Chapter 10
Well, I do nothing in the world but lie, and lie in my throat. (Love's Labours Lost, )
Kissing her had been a mistake. A lovely, highly enjoyable mistake-on both occasions-but a mistake nevertheless. If it weren't for the fact that she had most definitely enjoyed it as well, he would have wished-ha-it had never happened. Too bad he didn't learn from his mistakes as quickly as he should. Still, it was a mistake he didn't intend to make again-if-and here a gusty breath escaped his lips-if he could at all help it. The thing was, with Sarah he didn't seem to be able to help it.
In one day, she had added an indefinable spice to his life. He enjoyed teasing her and making her blush. That way she had of looking at him, wide-eyed and naïve, full of shocked innocence . . . He grinned. She hadn't changed much, despite the sharper edge to her tongue. His perpetual boredom, he realized, had dissipated as soon as he had felt her summons.
She was damn irritating though. Getting herself stuck in the snake pit and needing to be rescued. Too bad he couldn't have sent Hoggle again, but he hadn't wanted to take the time to locate him. Of course, she hadn't been in any real danger, since the snakes had abandoned that particular lair some time previously, but she didn't need to know that. At least, she had had the grace to be ashamed and had even apologized for not taking his advice.
He recalled once again the way she had nestled into his arms in her bed. She really was a darling. He could feel the beginnings of the emotions he had endeavoured to suppress all these years trying to slide their way out from the mental oubliette where he had stuffed them. Damn, he was getting soft. The Goblin King avoided the tenderer emotions-only hard cynicism and mockery for him. He wasn't opposed to a seduction, but only if it were a one-sided affair and he the winner.
Strangely, however, he didn't want that kind of thing with Sarah. He wanted her smiling sleepily in his arms, her hair dark again his pillow. With a slam, he was filled an overwhelming sense of guilt. How dare she-no, he had to admit. She wasn't to blame. How could she possibly make him feel guilty for thinking something she didn't even know he was thinking? It was his own choice to deceive her. He hadn't even the pretence of a real hold on her.
He pinched the bridge of his nose in attempt to quell his misgivings.
She just. . . made him feel things. Feel. That was not a word he had used in-he didn't want to think about how long it had been. No, actually he knew exactly when he had used it last. All that time ago when a whining teenager had wished her baby brother away and then tried to renege on her wish. She had looked at him with her frank green eyes and said the words which had somehow exacerbated his loneliness. You have no power over me.

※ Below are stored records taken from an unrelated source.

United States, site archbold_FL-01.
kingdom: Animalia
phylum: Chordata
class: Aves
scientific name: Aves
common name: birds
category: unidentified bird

He hadn't realized until then what her victory would mean for him. He had wanted her to win. Had engineered it so that it would be dead easy. All she had to do was follow the script-she knew it almost word for word, after all-and she would win her brother back. He had been the Goblin King in her little book. Fit her expectations to the letter.
All except the crystal dream. That had been his own insertion. He had yearned for human contact and the dream had seemed like a good idea at the time. It was one thing which made the whole bearable and yet unbearable afterward. It had haunted him. The memory of holding her, promising her-foolishly-everything. He could have ruined everything with that little stunt. If she hadn't been so stubbornly focused on saving Toby, he probably would have.

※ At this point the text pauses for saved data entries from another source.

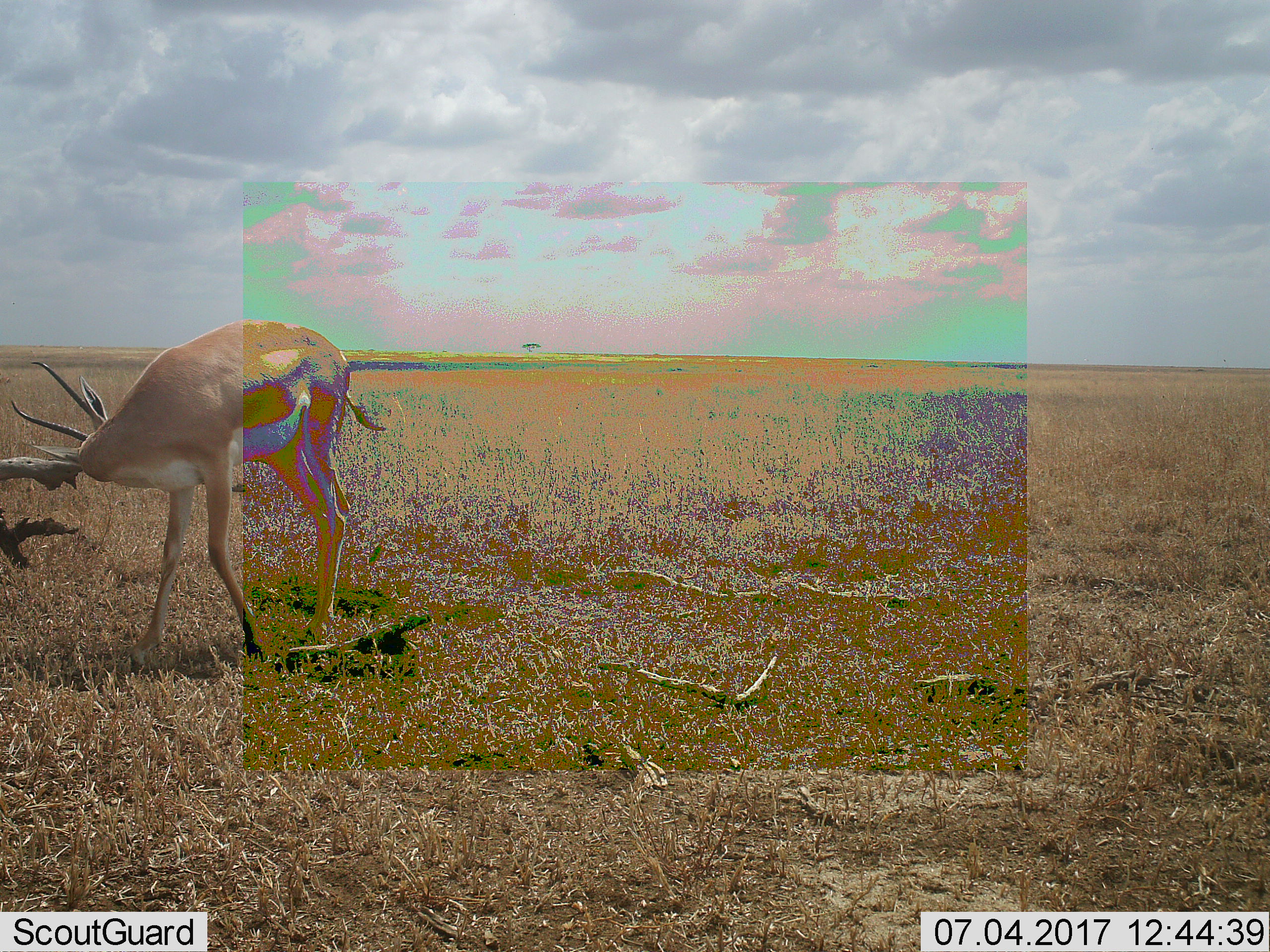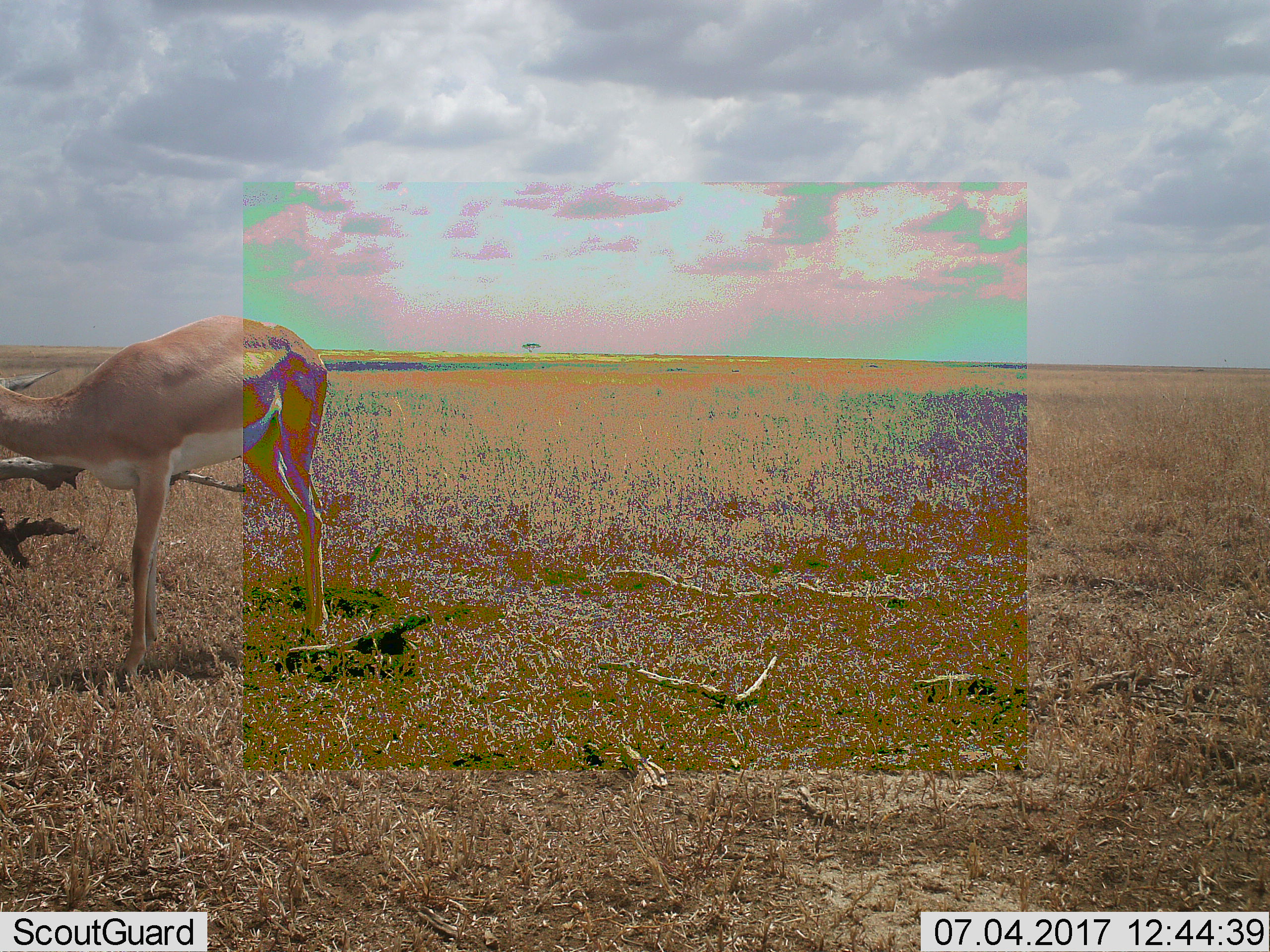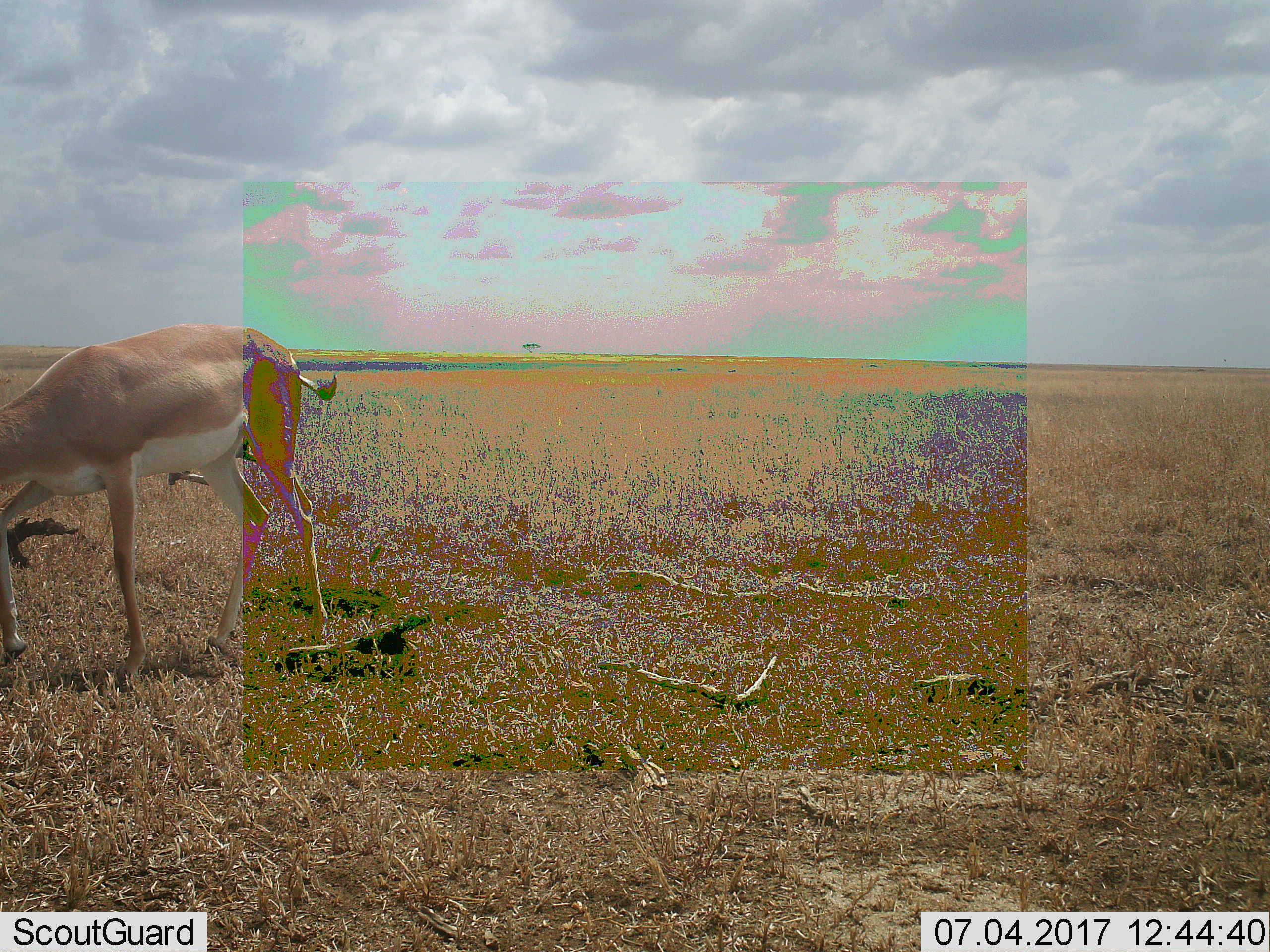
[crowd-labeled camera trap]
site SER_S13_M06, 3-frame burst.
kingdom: Animalia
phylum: Chordata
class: Mammalia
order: Artiodactyla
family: Bovidae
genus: Nanger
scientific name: Nanger granti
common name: grant's gazelle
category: gazellegrants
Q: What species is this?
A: Gazellegrants (grant's gazelle) (Nanger granti).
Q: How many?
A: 1.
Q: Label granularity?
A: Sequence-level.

The contrast Sarah made with so many of the runners he had encountered was stark. Take this last who had so inconveniently interrupted their kiss. The child's mother hadn't even bothered to hesitate before accepting his crystal, the crystal that would ensure she forgot her child had ever existed. That was her dream. To forget her little boy. The child hadn't deserved to be transformed into a goblin. Most of them did not. There was the occasional child who had been all the better for becoming a goblin, but truly horrid children were really few and far between.
Losing Sarah this time. . . He didn't want to think about it. However, could he somehow persuade her to stay? The way she had kissed him-but that was not enough. She was a rational woman and eminently practical beneath the veneer of absentminded dawdling. She would never choose lust over love. He had seen her interactions with the various men she had dated. None of their blandishments had succeeded in persuading her to do anything she didn't choose.
Thirteen days.
Jareth sighed and dropped his head into his hands in flat despair.